* _PROBLEM TO WORK ON_:
Copy every one of the rows below word for word, omitting the pictures.

====== SUPPLIED MATERIAL ======

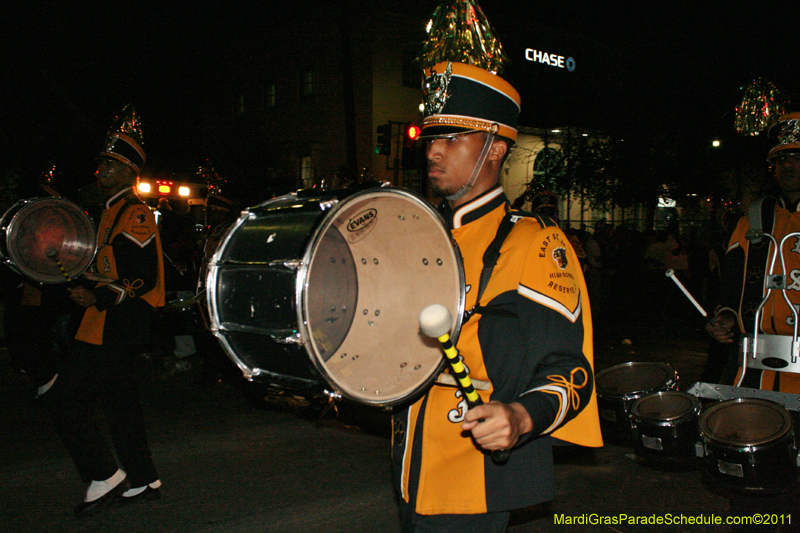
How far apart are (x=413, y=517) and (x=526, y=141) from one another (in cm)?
2300

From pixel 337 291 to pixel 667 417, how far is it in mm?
1899

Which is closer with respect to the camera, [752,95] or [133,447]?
[133,447]

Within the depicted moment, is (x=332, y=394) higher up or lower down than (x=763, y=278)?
lower down

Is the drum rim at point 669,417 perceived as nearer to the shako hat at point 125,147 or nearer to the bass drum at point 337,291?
the bass drum at point 337,291

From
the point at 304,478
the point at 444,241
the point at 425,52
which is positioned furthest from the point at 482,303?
the point at 304,478

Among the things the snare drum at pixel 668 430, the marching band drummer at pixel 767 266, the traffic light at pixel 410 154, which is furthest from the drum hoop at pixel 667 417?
the traffic light at pixel 410 154

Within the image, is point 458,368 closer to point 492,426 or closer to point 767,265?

======

* _SOLUTION TO THIS EXERCISE_:
How far apart are (x=413, y=517) and (x=526, y=141) from one another (in cm)?
2300

From pixel 337 291 to pixel 667 417, how far is it in mm?
1899

Which is closer with respect to the camera, [752,95] or [133,447]?
[133,447]

Within the depicted moment, is (x=332, y=394) higher up or lower down than (x=763, y=278)?
lower down

Is the drum rim at point 669,417 perceived as nearer to the shako hat at point 125,147 or nearer to the bass drum at point 337,291?
the bass drum at point 337,291

From
the point at 304,478
the point at 444,241
the point at 425,52
which is positioned furthest from the point at 482,303?
the point at 304,478

Among the things the snare drum at pixel 668 430, the marching band drummer at pixel 767 266, the traffic light at pixel 410 154, which is furthest from the drum hoop at pixel 667 417?
the traffic light at pixel 410 154

Within the image, is point 458,368 closer to point 492,426 or closer to point 767,265?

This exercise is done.